On 09.08.24 18:54, Peter Xu wrote:
On Fri, Aug 09, 2024 at 06:20:06PM +0200, David Hildenbrand wrote:
On 09.08.24 18:08, Peter Xu wrote:
Pfnmaps can always be identified with special bits in the ptes/pmds/puds.
However that's unnecessary if the vma is stable, and when it's mapped under
VM_PFNMAP | VM_IO.
Instead of adding similar checks in all the levels for huge pfnmaps, let
folio_walk_start() fail even earlier for these mappings.

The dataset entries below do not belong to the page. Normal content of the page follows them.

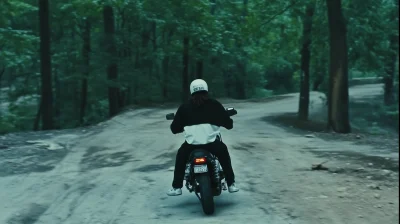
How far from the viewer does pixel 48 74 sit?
23.6 metres

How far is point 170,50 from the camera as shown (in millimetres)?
37031

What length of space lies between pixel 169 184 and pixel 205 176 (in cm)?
241

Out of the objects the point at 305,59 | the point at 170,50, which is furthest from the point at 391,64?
the point at 170,50

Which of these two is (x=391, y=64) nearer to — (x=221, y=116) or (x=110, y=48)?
(x=110, y=48)

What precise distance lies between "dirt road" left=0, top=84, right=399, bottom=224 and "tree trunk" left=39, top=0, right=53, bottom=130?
6.26 m

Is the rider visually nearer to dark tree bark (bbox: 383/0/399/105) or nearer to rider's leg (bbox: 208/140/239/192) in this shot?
rider's leg (bbox: 208/140/239/192)

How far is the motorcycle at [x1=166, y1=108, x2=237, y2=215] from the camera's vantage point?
7.93 metres

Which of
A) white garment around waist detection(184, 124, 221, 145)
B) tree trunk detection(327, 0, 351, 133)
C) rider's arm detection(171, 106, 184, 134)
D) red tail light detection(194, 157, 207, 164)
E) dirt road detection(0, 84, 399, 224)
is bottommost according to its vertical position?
dirt road detection(0, 84, 399, 224)

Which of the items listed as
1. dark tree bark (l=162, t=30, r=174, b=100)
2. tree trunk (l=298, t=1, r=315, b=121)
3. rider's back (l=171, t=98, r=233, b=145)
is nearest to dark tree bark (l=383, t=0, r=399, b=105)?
tree trunk (l=298, t=1, r=315, b=121)

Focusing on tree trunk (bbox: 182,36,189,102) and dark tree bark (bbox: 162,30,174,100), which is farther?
dark tree bark (bbox: 162,30,174,100)

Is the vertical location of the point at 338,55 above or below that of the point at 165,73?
above

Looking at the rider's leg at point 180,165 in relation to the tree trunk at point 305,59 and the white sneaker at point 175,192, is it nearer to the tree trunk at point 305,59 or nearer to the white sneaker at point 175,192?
the white sneaker at point 175,192

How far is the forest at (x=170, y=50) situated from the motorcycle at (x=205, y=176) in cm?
1223

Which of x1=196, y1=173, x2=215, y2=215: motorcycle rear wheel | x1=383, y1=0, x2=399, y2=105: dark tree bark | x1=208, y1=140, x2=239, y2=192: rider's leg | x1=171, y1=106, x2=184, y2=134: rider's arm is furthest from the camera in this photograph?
x1=383, y1=0, x2=399, y2=105: dark tree bark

It's also
something gup-slow already does, so make them match.
Cc: David Hildenbrand <david@xxxxxxxxxx>
Signed-off-by: Peter Xu <peterx@xxxxxxxxxx>
---
mm/pagewalk.c | 5 +++++
1 file changed, 5 insertions(+)
diff --git a/mm/pagewalk.c b/mm/pagewalk.c
index cd79fb3b89e5..fd3965efe773 100644
--- a/mm/pagewalk.c
+++ b/mm/pagewalk.c
@@ -727,6 +727,11 @@ struct folio *folio_walk_start(struct folio_walk *fw,
p4d_t *p4dp;
mmap_assert_locked(vma->vm_mm);
+
+ /* It has no folio backing the mappings at all.. */
+ if (vma->vm_flags & (VM_IO | VM_PFNMAP))
+ return NULL;
+
That is in general not what we want, and we still have some places that
wrongly hard-code that behavior.
In a MAP_PRIVATE mapping you might have anon pages that we can happily walk.
vm_normal_page() / vm_normal_page_pmd() [and as commented as a TODO,
vm_normal_page_pud()] should be able to identify PFN maps and reject them,
no?
Yep, I think we can also rely on special bit.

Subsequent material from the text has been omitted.